Between the two stood the trapper, deprived of his rifle, his pouch and his horn, but otherwise left in a sort of contemptuous liberty.

Some five or six young warriors, however, with quivers at their backs, and long tough bows dangling from their shoulders, who stood with grave watchfulness at no great distance from the spot, sufficiently proclaimed how fruitless any attempt to escape, on the part of one so aged and so feeble, might prove.

Unlike the other spectators of the important conference, these individuals were engaged in a discourse that for them contained an interest of its own.

“Captain,” said the bee-hunter with an expression of comical concern, that no misfortune could depress in one of his buoyant feelings, “do you really find that accursed strap of untanned leather cutting into your shoulder, or is it only the tickling in my own arm that I feel?”
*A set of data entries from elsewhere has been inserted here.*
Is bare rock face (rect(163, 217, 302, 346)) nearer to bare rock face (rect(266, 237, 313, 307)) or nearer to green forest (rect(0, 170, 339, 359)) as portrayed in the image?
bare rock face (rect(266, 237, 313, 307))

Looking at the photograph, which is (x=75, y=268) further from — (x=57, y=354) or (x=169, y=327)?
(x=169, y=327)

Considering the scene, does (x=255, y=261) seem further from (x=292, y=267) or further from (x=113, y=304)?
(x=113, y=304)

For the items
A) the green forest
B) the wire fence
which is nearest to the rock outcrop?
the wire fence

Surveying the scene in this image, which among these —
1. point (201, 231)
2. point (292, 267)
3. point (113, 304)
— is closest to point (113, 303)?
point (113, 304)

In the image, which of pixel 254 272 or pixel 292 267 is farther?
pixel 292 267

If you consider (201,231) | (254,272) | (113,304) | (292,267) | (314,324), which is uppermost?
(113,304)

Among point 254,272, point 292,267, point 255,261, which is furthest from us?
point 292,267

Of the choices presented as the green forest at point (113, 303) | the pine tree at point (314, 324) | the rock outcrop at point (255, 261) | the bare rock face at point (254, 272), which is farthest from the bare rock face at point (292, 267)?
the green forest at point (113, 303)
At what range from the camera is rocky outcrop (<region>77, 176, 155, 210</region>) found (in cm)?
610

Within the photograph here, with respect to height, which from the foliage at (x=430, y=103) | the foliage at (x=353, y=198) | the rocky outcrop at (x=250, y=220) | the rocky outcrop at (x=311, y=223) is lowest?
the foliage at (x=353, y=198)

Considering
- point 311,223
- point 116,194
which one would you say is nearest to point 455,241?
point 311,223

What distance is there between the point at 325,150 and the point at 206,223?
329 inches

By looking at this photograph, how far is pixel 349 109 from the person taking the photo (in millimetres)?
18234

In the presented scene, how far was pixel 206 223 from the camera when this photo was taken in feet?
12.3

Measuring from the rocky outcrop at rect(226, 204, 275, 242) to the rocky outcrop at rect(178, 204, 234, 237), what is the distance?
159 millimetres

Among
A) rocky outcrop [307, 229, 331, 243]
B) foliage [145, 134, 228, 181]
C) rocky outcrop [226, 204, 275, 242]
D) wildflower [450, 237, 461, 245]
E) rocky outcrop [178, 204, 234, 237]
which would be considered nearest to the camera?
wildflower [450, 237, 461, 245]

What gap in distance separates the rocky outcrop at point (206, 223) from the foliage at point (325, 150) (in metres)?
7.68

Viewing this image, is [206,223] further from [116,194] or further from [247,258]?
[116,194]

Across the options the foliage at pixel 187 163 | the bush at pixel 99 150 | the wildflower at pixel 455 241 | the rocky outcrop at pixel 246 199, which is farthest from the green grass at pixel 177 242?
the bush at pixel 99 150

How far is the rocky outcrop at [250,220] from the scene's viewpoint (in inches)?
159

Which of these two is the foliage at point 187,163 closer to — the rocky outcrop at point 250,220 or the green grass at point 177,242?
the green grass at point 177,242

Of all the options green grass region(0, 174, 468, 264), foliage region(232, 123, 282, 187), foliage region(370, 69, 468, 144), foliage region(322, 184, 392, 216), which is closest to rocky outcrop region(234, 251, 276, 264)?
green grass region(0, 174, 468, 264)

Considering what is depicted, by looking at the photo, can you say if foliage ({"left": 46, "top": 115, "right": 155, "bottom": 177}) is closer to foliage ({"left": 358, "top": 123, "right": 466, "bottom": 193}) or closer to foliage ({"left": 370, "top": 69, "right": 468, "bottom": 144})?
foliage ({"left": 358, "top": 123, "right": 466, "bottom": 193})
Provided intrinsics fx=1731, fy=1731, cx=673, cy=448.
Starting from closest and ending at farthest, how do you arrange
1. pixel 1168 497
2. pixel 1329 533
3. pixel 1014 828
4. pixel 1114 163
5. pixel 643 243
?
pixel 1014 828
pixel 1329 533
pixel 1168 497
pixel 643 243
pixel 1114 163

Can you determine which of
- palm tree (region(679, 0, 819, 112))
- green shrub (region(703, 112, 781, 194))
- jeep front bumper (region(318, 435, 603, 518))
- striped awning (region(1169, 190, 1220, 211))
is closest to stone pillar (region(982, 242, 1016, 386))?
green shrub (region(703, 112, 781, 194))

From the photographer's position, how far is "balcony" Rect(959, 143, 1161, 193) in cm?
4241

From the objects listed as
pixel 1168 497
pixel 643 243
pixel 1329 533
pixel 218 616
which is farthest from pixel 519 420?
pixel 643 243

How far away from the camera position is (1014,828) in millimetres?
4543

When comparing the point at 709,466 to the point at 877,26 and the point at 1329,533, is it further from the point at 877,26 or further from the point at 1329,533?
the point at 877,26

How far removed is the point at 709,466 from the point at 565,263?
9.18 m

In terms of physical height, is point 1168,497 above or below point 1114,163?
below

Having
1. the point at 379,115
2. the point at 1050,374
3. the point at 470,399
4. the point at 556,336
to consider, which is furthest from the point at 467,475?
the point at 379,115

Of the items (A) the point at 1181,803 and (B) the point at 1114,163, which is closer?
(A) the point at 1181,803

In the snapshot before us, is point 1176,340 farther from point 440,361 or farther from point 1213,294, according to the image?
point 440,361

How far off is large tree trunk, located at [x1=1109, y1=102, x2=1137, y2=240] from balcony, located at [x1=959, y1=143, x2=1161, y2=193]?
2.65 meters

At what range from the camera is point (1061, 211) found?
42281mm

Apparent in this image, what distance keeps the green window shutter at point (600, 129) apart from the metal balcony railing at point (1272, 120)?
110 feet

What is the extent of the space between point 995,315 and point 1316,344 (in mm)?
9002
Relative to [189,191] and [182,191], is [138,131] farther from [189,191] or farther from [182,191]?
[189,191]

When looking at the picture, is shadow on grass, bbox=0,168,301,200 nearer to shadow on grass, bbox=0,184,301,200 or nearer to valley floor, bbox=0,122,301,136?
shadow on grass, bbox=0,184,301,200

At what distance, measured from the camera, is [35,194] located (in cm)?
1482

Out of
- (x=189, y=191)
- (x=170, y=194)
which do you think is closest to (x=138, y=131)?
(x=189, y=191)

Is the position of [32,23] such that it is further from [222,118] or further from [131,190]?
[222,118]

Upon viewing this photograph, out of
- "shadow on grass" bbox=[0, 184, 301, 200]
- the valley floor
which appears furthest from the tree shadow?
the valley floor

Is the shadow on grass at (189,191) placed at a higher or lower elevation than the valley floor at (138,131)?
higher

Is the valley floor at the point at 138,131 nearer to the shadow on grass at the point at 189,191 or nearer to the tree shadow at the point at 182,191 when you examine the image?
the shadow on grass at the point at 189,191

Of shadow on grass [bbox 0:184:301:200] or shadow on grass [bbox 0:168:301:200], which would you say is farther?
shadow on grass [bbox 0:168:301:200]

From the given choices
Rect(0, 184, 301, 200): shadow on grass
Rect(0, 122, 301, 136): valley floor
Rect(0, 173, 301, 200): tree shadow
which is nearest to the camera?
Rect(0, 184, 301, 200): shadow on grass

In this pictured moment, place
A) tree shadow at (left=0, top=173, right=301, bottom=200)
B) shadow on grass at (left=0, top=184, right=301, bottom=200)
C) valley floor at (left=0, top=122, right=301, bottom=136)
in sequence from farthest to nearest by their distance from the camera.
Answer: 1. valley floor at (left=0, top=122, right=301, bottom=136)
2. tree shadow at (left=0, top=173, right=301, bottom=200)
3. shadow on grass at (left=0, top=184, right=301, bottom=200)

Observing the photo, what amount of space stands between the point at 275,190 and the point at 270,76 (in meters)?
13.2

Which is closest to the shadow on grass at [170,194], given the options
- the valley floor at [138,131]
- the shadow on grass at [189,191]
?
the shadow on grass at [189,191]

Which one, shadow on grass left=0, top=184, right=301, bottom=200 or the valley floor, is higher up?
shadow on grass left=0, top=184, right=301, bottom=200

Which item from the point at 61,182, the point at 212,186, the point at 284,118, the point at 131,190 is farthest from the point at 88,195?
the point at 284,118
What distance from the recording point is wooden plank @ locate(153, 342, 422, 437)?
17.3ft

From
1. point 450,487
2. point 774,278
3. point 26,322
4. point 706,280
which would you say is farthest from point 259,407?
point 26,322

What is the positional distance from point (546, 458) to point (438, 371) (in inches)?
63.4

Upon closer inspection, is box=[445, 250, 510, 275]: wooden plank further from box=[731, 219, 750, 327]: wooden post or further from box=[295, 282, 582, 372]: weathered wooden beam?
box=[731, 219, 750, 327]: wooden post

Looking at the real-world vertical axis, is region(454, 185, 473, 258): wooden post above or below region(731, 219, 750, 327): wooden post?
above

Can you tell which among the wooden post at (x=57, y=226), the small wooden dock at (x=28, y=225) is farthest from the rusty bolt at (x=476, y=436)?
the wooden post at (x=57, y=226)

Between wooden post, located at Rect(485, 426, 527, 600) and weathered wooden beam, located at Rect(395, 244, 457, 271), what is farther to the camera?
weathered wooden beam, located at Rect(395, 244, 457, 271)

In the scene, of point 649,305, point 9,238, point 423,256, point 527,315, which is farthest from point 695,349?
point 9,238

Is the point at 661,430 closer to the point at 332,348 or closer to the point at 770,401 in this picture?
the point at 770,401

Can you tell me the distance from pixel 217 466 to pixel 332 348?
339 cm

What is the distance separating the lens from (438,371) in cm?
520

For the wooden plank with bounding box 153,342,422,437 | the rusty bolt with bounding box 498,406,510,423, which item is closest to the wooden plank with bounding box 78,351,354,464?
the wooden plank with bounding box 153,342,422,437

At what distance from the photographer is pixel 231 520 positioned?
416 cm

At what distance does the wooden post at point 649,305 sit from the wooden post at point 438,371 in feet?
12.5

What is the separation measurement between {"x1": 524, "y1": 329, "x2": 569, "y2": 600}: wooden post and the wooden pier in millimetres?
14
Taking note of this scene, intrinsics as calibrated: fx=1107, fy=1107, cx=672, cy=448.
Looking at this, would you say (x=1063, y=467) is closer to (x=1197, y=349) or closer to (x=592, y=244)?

“When the spirit suffers so deeply, the body is insensible to pain,” returned the more refined, though scarcely so spirited Middleton; “would to Heaven that some of my trusty artillerists might fall upon this accursed encampment!”

“You might as well wish that these Teton lodges were so many hives of hornets, and that the insects would come forth and battle with yonder tribe of half naked savages.”

Then, chuckling with his own conceit, the bee-hunter turned away from his companion, and sought a momentary relief from his misery, by imagining that so wild an idea might be realised, and fancying the manner, in which the attack would upset even the well established patience of an Indian.

Middleton was glad to be silent; but the old man, who had listened to their words, drew a little nigher, and continued the discourse.

“Here is likely to be a merciless and a hellish business!” he said, shaking his head in a manner to prove that even his experience was at a loss for a remedy in so trying a dilemma. “Our Pawnee friend is already staked for the torture, and I well know, by the eye and the countenance of the great Sioux, that he is leading on the temper of his people to further enormities.”

“Harkee, old trapper,” said Paul, writhing in his bonds to catch a glimpse of the other’s melancholy face; “you ar’ skilled in Indian tongues, and know somewhat of Indian deviltries.

Go you to the council, and tell their chiefs in my name, that is to say, in the name of Paul Hover, of the state of Kentucky, that provided they will guarantee the safe return of one Ellen Wade into the States, they are welcome to take his scalp when and in such manner as best suits their amusements; or, if-so-be they will not trade on these conditions, you may throw in an hour or two of torture before hand, in order to sweeten the bargain to their damnable appetites.”

“Ah! lad, it is little they would hearken to such an offer, knowing, as they do, that you are already like a bear in a trap, as little able to fight as to fly.

But be not down-hearted, for the colour of a white man is sometimes his death-warrant among these far tribes of savages, and sometimes his shield.

Though they love us not, cunning often ties their hands.